Online banking is also the quickest way to send money back home if you need to.

Expat financial advice firm de Vere Group also offers a mobile app, Vault, which moves money in up to 27 major currencies, for instance. The app is aimed at expats and regular travellers.

Even if you’re using a separate transfer service, you can set up the transaction by making instructions through your online banking service to save having to visit a branch in person.

If you’ve kept your UK bank account open, which is worth doing at least in the interim, you should maintain an online account there too for ease of use.

Read more about using Fintech for Expats here

Emergency Cash

Whether you’re a new expat or relocated years ago, disasters do happen and having an emergency cash stash or a back-up credit card that you only use in an urgent situation is a good idea.

Moving abroad can be extremely exciting, but also nerve-wracking and if you don’t have a firm grasp of the local language, even just the assurance of having an emergency back-up can take a weight off.

For example, if you need to fly back home urgently, lose your wallet or have a problem with your accommodation, having a separate card or a stash of cash means you can deal with the problem or order replacement cards without needing to panic.

Currency Conversions

If you’re moving overseas, you’re going to need to get used to a foreign currency.

It isn’t always easy to keep track of the exchange rate, but you need to know how much you’re earning and how much you’re spending so you can sustain your expat lifestyle and live within your means.

Currency conversions can be as complicated or as straightforward as you make them – there are lots of apps available to help with budgeting and understanding currency equivalents.

Indeed, some of the international payment providers mentioned above offer these sort of apps, so you can quickly tap in a value if you’re out shopping, or considering moving to a new rental, and immediately see what that converts to in Sterling.

Budgeting For Expat Taxes

Many expats will take up work in their new host country – unless you’re fortunate enough to be relocating to enjoy retirement in the sun.

That means paying local taxes, which vary significantly between countries.

If you’re working for an employer through a PAYE scheme, you might be paid net of taxes and social security contributions – in which case, your budgeting becomes a lot easier.

However, many states have blends of federal and local taxes, some of which might be deducted from pay at source, and others which must be paid separately and might require you to submit a tax return.

As with UK National Insurance Contributions, it is also vital to understand how social security works. 

You’ll need to register for state healthcare as required and ensure you’ve made the right contributions to have access to all sorts of benefits, such as:

  • Rights to state healthcare.
  • Access to local pension schemes on retirement.
  • Benefit systems.
  • Public education programmes.

If there are any complications, such as having dual residency or needing to pay taxes as a tax resident in both the UK and your new country of origin, you also need to be aware of double tax treaties to make sure you claim tax refunds where they apply.

In some cases, and depending on your income level and assets, using a professional financial advisor who is experienced in expat taxes is the most cost-effective solution since it means you know what you are liable to pay.

When you expect to have to pay direct tax contributions, or you are self-employed or working as a contractor, the best option is to have a separate savings account as well as your usual current account.

----

Things to do:
(1) Transcribe the stretch of the expat finance passage from "For example, if" through "within your means.", word for word.
(2) For each statement below, say yes or no according to the expat finance passage, and quote the words that settle it. (a) The Vault app can move money in up to 27 major currencies. (b) Being paid net of taxes through a PAYE scheme makes budgeting harder. (c) The passage recommends closing your UK bank account once you move abroad.
The entries that follow are separate material and have no connection to the expat finance passage.

----

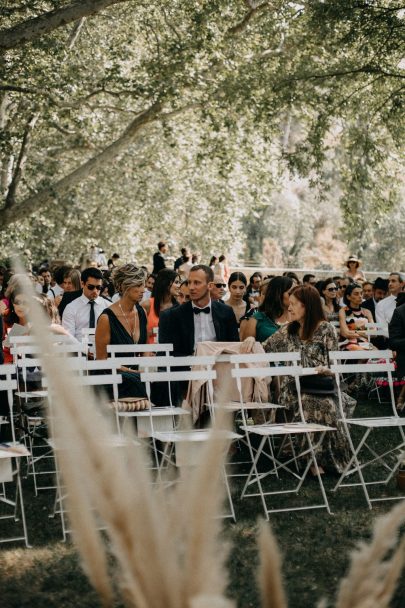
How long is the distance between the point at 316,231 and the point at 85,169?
147 ft

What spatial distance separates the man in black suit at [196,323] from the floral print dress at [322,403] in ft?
2.59

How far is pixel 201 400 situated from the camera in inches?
353

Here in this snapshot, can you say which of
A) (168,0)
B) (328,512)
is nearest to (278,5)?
(168,0)

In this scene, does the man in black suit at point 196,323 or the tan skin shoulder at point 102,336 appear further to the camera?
the man in black suit at point 196,323

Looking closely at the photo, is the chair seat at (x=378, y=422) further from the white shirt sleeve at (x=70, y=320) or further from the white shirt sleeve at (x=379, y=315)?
the white shirt sleeve at (x=379, y=315)

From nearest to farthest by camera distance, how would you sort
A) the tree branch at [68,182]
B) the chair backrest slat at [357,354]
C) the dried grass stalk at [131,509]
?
the dried grass stalk at [131,509], the chair backrest slat at [357,354], the tree branch at [68,182]

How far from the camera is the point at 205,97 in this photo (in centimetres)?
2128

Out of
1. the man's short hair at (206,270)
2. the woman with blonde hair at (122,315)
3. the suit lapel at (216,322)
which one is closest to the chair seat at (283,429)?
the woman with blonde hair at (122,315)

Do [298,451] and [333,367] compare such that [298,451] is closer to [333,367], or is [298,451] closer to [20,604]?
[333,367]

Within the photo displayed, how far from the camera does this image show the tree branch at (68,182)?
2367cm

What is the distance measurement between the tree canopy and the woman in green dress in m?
5.23

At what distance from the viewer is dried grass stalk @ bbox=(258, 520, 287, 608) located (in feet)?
2.59

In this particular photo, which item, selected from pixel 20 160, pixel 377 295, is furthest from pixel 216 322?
pixel 20 160

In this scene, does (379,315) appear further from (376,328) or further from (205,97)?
(205,97)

----

In response:
(1)
For example, if you need to fly back home urgently, lose your wallet or have a problem with your accommodation, having a separate card or a stash of cash means you can deal with the problem or order replacement cards without needing to panic.

Currency Conversions

If you’re moving overseas, you’re going to need to get used to a foreign currency.

It isn’t always easy to keep track of the exchange rate, but you need to know how much you’re earning and how much you’re spending so you can sustain your expat lifestyle and live within your means.

(2)
(a) Yes: "moves money in up to 27 major currencies"
(b) No: "in which case, your budgeting becomes a lot easier"
(c) No: "If you’ve kept your UK bank account open, which is worth doing at least in the interim"